Arvindo Noviar Kepada Fadli Zon: Apa Bung Fadli Lupa?

Kerisjambi.id
Editor -

 

Foto : Istimewa

Oleh : Arvindo Noviar

Ketua Umum Partai Rakyat

Saya menilai tidak ada masalah dengan Keppres yang ditandatangani Presiden Joko Widodo pada 24 Februari 2022 yang hanya memuat empat nama, yaitu Soekarno, M Hatta, Sultan Hamengku Buwono IX dan Jenderal Soedirman. Agak berlebihan jika nama Suharto diwajibkan masuk dalam Keppres No.2 Tahun 2022 itu, sebab masih banyak nama lain yang perannya jauh lebih penting tapi tidak dimasukkan. 

Lagipula sudah cukup selama 32 tahun kita dijejali Suhartoisasi, seolah-olah hanya Suharto yang paling berjasa atas Republik Indonesia. Pasca 1965 rakyat Indonesia dijejali sejarah tunggal versi Orde Baru. Dan pembodohan sistemik selama lebih dari 32 tahun itu membuat mayoritas generasi kami (kaum muda) buta sejarah!. 

Apa Bung Fadli lupa, dengan sakit “mikul dhuwur mendhem jero” Orde Baru melakukan De-Soekarnoisasi dengan mengganti nama Gelora Bung Karno menjadi Stadion Utama Senayan, Puncak Soekarno menjadi Puncak Jaya, Kota Soekarnoputra menjadi Jayapura, memakamkan Bung Karno di Blitar kendati pihak keluarga menolak agar makam tersebut jauh dari Ibu Kota. Dan yang paling dahsyat ialah menjadikan M Yamin–––bukan Bung Karno–––sebagai pencetus Pancasila dan merubah hari lahirnya Pancasila, kemudian secara dogmatis melalui program Pedoman Penghayatan dan Pengalaman Pancasila (P4) sejarah gelap itu dijejalkan ke pikiran rakyat Indonesia?

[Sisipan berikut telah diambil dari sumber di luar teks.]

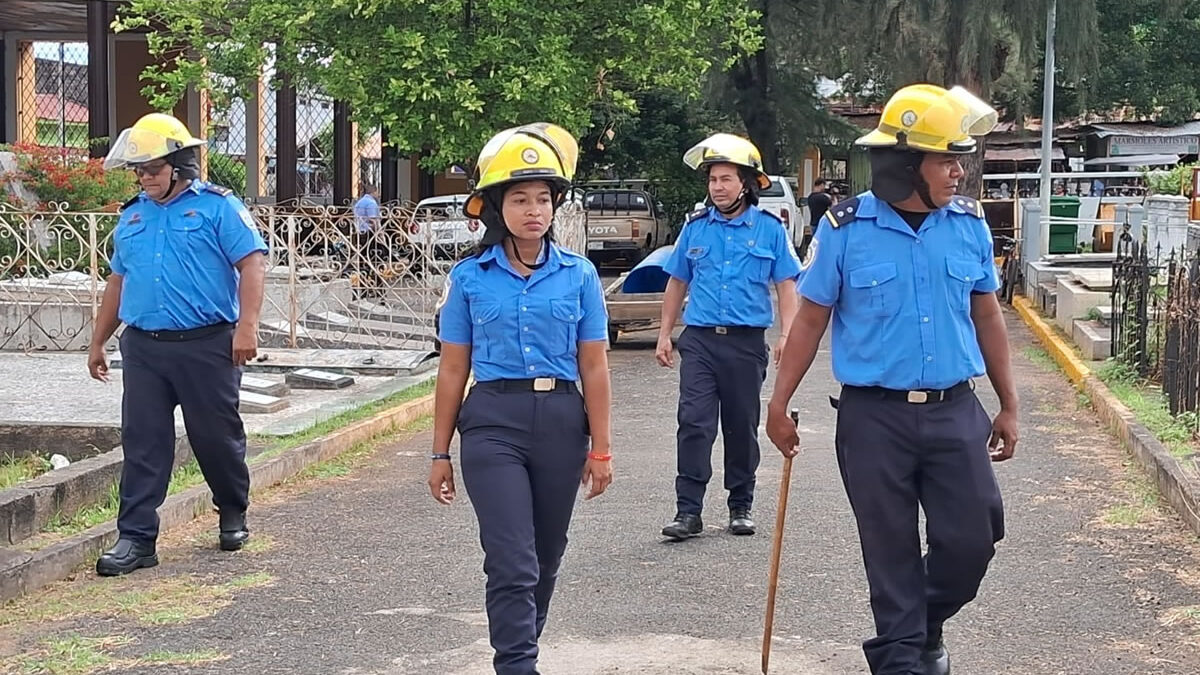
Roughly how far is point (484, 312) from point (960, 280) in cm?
150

Apa Bung Fadli lupa, Orde Baru menghilangkan banyak nama Tokoh Nasional dalam pelajaran sejarah di sekolah. Sebagai contoh: ‘Bapak Republik Indonesia’ Tan Malaka, seorang Tokoh Nasional yang juga Tokoh Komunis Internasional penulis “Naar De Republiek Indonesia” yang kemudian dibaca oleh hampir seluruh pejuang (pahlawan) progresif-revolusioner saat itu sehingga membangkitkan kesadaran mereka tentang arti sebuah bangsa, menumbuhkan cita-cita kemerdekaan dan melahirkan sebuah negara bernama Republik Indonesia?

Apa Bung Fadli lupa, dengan menggunakan momentum pemberontakan G30S/PKI, pasca 1965 Suharto CS melakukan pembungkaman terhadap pemikiran kiri, sehingga tidak ada energi penyeimbang untuk menahan lajunya pemikiran kanan untuk masuk ke Indonesia dan perlahan merubah wajah Indonesia yang awalnya Pancasilais menjadi negara kapitalis liberalis seperti sekarang ini?

Saya yakin sebagai intelektual yang menggemari sejarah, Bung Fadli tidak mungkin lupa. Hanya, mungkin saja jasa Keluarga Cendana terlalu besar kepada Bung Fadli sehingga membuat Bung Fadli tidak mampu berlaku adil sejak dalam pikiran.